Introduzione
“Giova la sua chioma bevuta con vino al morso dei serpi, alle sciatiche, alle distillazioni dell'orina, e ai rotti, provoca i mestrui. Bevuta con vino mielato risolve il sangue rappreso alla vescica, e parimente nel ventre: bevuta medesimamente a digiuno in vino bianco inacquato al peso di tre oboli, proibisce il catarro, che scende dal capo." Così scriveva Mattioli sull’Elicriso, confermando alcuni usi medicinali tra i più comuni oggi: antisettico (soprattutto per le infezioni al tratto respiratorio), digestivo, cicatrizzante e per migliorare i problemi articolari. È apprezzato per il suo profumo già nel 1 ° secolo d.C. da Plinio il Vecchio che lo cita nella sua opera “Naturalis Historia” e ne vanta proprietà antidolorifiche per il mal di schiena, come documenta anche gran parte della letteratura scientifica rinascimentale.
Geobotanica ed endemismo.
Nelle lande desolate appartenenti alla zona tirrenica settentrionale, alle isole al largo della costa azzurra francese fino all’area mediterranea nasce e cresce l’Elicriso, pianta erbacea ricca di proprietà curative e aromatiche, di storia e di cultura.
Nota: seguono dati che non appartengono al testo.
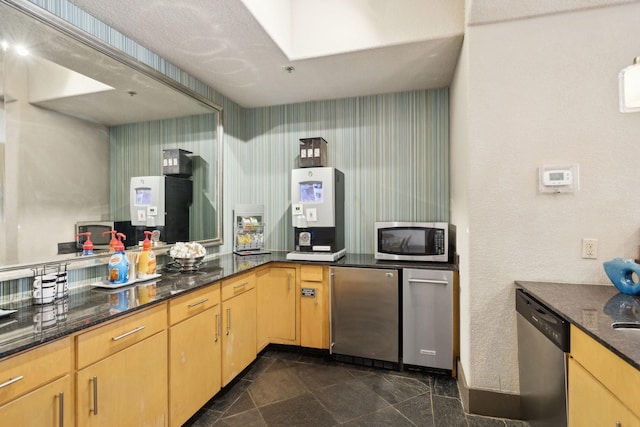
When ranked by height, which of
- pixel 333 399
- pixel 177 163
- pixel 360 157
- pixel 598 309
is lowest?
pixel 333 399

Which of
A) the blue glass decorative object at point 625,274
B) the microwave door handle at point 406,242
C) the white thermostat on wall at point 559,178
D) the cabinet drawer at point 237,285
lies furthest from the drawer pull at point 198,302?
the blue glass decorative object at point 625,274

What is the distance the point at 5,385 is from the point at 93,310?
16.9 inches

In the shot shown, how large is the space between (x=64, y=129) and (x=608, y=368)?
9.19 feet

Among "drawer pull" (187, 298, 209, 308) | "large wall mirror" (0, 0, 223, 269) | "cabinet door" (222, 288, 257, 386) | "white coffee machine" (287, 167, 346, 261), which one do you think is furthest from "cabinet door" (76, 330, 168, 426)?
"white coffee machine" (287, 167, 346, 261)

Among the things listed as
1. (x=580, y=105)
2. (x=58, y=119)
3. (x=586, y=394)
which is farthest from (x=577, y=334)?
(x=58, y=119)

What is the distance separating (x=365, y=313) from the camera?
103 inches

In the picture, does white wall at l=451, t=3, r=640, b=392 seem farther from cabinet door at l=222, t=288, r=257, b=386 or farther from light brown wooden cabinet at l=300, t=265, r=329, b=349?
cabinet door at l=222, t=288, r=257, b=386

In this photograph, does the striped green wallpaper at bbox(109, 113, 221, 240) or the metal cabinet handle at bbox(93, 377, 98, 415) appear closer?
the metal cabinet handle at bbox(93, 377, 98, 415)

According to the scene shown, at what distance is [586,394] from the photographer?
121 cm

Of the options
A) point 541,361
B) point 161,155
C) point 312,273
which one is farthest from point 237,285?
point 541,361

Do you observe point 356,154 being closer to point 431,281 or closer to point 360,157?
point 360,157

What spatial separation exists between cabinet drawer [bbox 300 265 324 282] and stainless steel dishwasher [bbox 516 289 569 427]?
149cm

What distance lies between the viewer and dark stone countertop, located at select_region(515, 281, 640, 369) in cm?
103

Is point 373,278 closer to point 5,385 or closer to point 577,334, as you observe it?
point 577,334
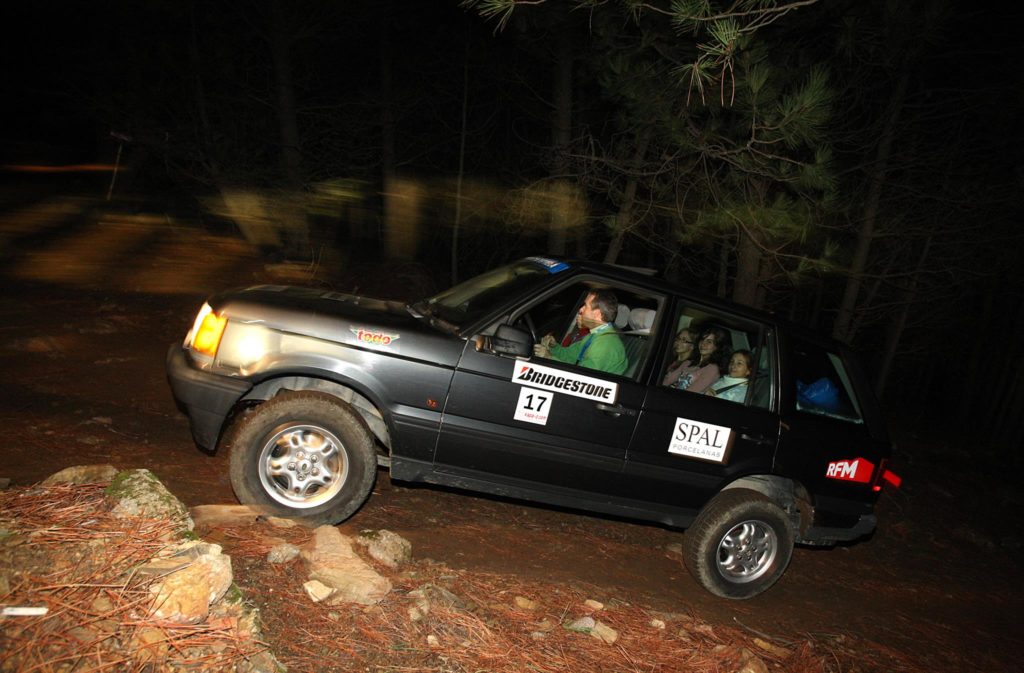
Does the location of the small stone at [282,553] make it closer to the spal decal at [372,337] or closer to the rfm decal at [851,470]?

Affascinante è persino l’etimologia della denominazione botanica del genere che è Helichrysum, dal greco helios=sole e krysos=oro, in riferimento al colore giallo brillante delle infiorescenze che è particolarmente suggestivo in pieno sole. La sua essenza è molto utilizzata nella produzione di profumi e di cosmetici anche perché l’aroma intenso è incomparabile in natura: la sua nota esotica a sfumature speziate caratterizza la peculiarità del profumo incoronando l’Elicriso icona del lusso. Non è da meno, del resto, la sua efficacia in patologie digestive e cutanee; infatti, anche qui si rivela determinante nella gestione di gravi malattie, come la psoriasi, ancora oggi incurabile.
L’Helichrysum italicum è una pianta molto diffusa perché possiede un’elevata adattabilità: fiorisce infatti fino a 2000 mt di altitudine a prescindere dal tipo di terreno, motivo per cui vi è la presenza di numerose varietà che ne determinano la difficile classificazione botanica. La presenza di elevate concentrazioni di arzanolo, acetato di nerile, nerolo e neril proponiato sembra caratteristica della subspecie microphyllum, la quale è infatti diventata la varietà più studiata.
Il genere Helichrysum appartiene alla famiglia delle Asteraceae e comprende da 500 a 600 specie diverse; è stato dimostrato che si tratta di un genere polifiletico composto da diverse entità più piccole monofiletiche. H. italicum è anche la specie più studiata in termini di etnobotanica e fitochimica, ma storicamente si ritiene abbia un effetto sovrapponibile a H. Stoechas. È un arbusto xerofitico alto da 30 a 70 centimetri, ramificato alla base con piccole e lineari foglie la cui pelosità conferisce alla pianta una tinta grigia fino alla comparsa delle infiorescenze gialle a giugno o luglio. Il nome della pianta varia in base alle popolazioni europee che la utilizzavano: perpetuino e semprevivo in italiano, perpetuino in francese, everlasting in inglese, siempreviva in spagnolo.
L’Elicriso della zona tirrenica è generalmente l’H. italicum Don. subsp. microphyllum (Willd.) Nyman, una pianta che cresce anche nelle isole Baleari; H. siculum (Sprengel) Boiss ed H. pendulum sono specie endemiche nella Sicilia; mentre H. montelinasanum Schmid e H. saxatile Moris sono specie endemiche della Sardegna, regione da cui deriva la maggior parte del pregiato olio essenziale.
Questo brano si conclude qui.